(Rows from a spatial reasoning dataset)

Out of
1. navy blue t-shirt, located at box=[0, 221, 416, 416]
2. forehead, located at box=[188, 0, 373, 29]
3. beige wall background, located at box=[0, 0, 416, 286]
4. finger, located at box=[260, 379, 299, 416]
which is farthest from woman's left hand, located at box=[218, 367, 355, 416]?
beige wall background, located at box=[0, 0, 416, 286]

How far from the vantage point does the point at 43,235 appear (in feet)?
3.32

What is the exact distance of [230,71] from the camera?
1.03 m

• Task requirements: Rewrite the lines above with "vantage point" changed to "viewpoint", keeping everything else unchanged.

• Task output:
Out of
1. navy blue t-shirt, located at box=[0, 221, 416, 416]
2. forehead, located at box=[188, 0, 373, 29]
3. beige wall background, located at box=[0, 0, 416, 286]
4. finger, located at box=[260, 379, 299, 416]
which is farthest from woman's left hand, located at box=[218, 367, 355, 416]?
beige wall background, located at box=[0, 0, 416, 286]

How far from the viewpoint does the point at 43,235 appear (in feet)?
3.32

What is the exact distance of [230,71] from the camera?
1.03 m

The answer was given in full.